Goodness for your baby:
- chicken and turkey are high in protein
- chicken and turkey are high in iron (particularly in the dark meat)
- chicken and turkey are among the easiest of meats for baby to digest
- chicken and turkey are good ‘first’ meats
When you give chicken or turkey to your baby, the light meat of the breast is considered higher in protein and lower in fat. Darker meat in thighs and legs is higher in iron and higher in fat, and may be better to give to your baby, as the fat content of dark meat makes it easy to puree into a fairly smooth texture, and the higher iron makes it an excellent choice nutritionally.
Ideas for cooking and introducing chicken and turkey into your baby’s diet…
- Baking, roasting, poaching, or steaming are the best cooking methods for retaining the most nutrients in any foods, including chicken and turkey.
- Cooking or stewing in a crock pot is another good method.
- If your baby is not used to the flavour of chicken or turkey, and you are making a plain puree, the flavour of the cooking liquid may be too strong, so strain it and use some water to make the puree. (Don’t waste any of the cooking liquid though, as nutrients from the meat will have leached into it – use it for your older children’s meals or for your own).
- Mix in some fruit or vegetable puree for baby’s first taste of chicken or turkey.
- Preheat the oven to 190C (375F).
- Lightly grease a roasting tin with olive oil and season the meat lightly with any spices that your baby is used to having – DO NOT ADD SALT!
- Rub the chicken or turkey with a little olive oil and then season it –particularly if you are using skinless breasts.
- Put meatin the roasting tin, place in the oven, and bake until the juices run clear.
- Baking times will vary depending on the size of the chicken portions, but in general chicken or turkey need about 20 minutes per 500gm (pound).
- Chicken breasts may be ready after 25 minutes, legs or thighs may take less time.
- Use boneless chicken or turkey, and cut into dice.

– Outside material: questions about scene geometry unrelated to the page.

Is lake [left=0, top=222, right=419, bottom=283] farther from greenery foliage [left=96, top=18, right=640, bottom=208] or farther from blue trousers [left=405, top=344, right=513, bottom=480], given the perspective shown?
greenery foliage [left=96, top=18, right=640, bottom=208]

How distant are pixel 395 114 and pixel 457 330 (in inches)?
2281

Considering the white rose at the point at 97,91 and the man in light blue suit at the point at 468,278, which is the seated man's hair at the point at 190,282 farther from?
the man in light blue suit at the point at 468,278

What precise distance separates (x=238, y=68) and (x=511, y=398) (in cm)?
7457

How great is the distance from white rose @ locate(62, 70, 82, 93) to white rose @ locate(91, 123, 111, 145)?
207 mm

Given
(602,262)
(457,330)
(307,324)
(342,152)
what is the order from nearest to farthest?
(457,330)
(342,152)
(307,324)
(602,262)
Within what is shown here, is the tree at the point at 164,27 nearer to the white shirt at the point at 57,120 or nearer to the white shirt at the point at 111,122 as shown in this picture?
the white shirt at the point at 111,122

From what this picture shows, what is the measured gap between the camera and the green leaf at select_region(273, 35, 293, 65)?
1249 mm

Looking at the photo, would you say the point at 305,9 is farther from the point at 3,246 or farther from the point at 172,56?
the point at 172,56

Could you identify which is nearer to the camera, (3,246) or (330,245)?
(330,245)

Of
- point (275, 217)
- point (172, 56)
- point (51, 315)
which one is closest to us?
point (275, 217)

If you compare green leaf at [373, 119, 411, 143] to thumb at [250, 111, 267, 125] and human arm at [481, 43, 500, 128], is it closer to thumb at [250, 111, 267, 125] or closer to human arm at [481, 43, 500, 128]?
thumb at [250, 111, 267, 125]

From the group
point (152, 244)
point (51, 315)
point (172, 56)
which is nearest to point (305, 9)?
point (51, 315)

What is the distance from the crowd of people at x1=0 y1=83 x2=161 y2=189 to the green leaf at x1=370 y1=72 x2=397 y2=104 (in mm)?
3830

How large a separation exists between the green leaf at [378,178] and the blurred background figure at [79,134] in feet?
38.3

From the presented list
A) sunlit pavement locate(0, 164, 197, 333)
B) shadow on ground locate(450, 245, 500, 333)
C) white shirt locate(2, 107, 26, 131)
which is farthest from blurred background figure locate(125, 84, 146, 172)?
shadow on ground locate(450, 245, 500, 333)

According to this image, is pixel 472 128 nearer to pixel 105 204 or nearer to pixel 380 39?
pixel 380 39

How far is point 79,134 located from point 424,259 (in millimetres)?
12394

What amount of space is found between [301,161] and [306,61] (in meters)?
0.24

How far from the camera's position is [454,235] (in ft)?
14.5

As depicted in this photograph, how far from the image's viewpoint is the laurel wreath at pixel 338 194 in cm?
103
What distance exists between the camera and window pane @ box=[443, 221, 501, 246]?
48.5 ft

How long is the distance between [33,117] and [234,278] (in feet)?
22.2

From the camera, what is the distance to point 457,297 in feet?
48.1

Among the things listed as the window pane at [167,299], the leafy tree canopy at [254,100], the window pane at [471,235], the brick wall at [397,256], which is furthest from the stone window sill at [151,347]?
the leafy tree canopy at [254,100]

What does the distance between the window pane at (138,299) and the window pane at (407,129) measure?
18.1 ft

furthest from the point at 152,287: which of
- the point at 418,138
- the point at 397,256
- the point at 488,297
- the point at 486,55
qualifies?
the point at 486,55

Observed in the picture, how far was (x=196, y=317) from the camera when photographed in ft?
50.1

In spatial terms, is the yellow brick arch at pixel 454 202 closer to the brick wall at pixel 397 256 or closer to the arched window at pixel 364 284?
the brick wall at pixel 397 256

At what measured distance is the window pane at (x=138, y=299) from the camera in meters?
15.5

- Place in a saucepan and add water or broth to cover the meat.
- Bring to a boil, then turn heat down to simmer.
- Simmer for approximately 15-20 minutes until the meat is white all through and juices are clear, not pink.
For chicken or turkey pieces:
- Braise or brown the pieces in a little olive oil prior to putting into the crockpot.
- Add pieces to the crockpot and cover with broth, water or a mixture of both (apple juice also nice).
- Set the crockpot to low and cook for 4-6 hours.
For whole chicken or turkey:
- Wash the chicken or turkey with cool water.
- Stuff the chicken or turkey with half a lemon or orange.
- Place in the crockpot.
- Set crockpot to low and cook for at least 8 hours.
- Check that the chicken or turkey is completely cooked by inserting a sharp knife in the thickest partof the bird, to see that juices are clear, and not pink.
This information presented to you acts as a guide which contains researched information only and is not intended to replace advice from a qualified health professional.